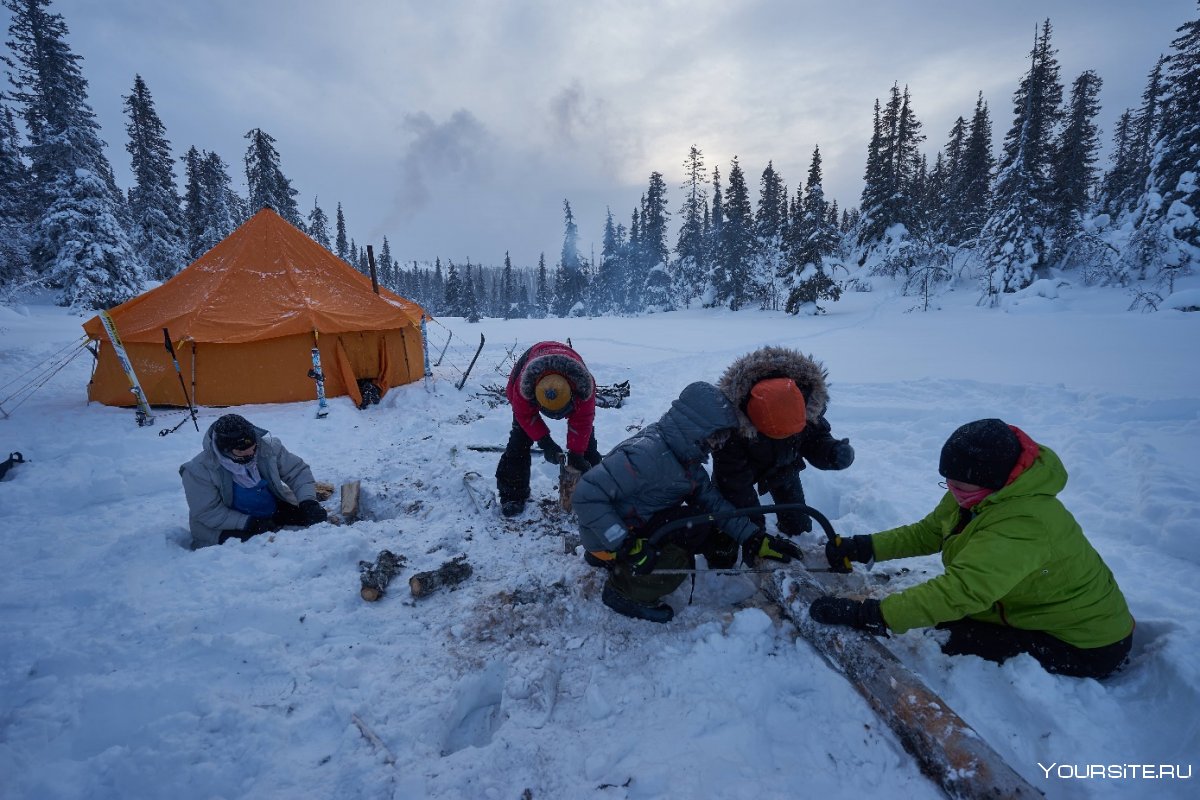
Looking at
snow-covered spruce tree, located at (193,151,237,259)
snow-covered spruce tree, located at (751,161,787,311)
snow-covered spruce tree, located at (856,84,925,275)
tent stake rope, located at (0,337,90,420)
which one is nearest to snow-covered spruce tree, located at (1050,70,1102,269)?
snow-covered spruce tree, located at (856,84,925,275)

━━━━━━━━

Stated exercise =>
Please update the listing above by replacing "tent stake rope" with "guy line" and changing nothing else. Reproduce every line except the pictures.

Result =>
Looking at
snow-covered spruce tree, located at (193,151,237,259)
snow-covered spruce tree, located at (751,161,787,311)
snow-covered spruce tree, located at (856,84,925,275)
guy line, located at (0,337,90,420)
which one is nearest to snow-covered spruce tree, located at (1050,70,1102,269)?
snow-covered spruce tree, located at (856,84,925,275)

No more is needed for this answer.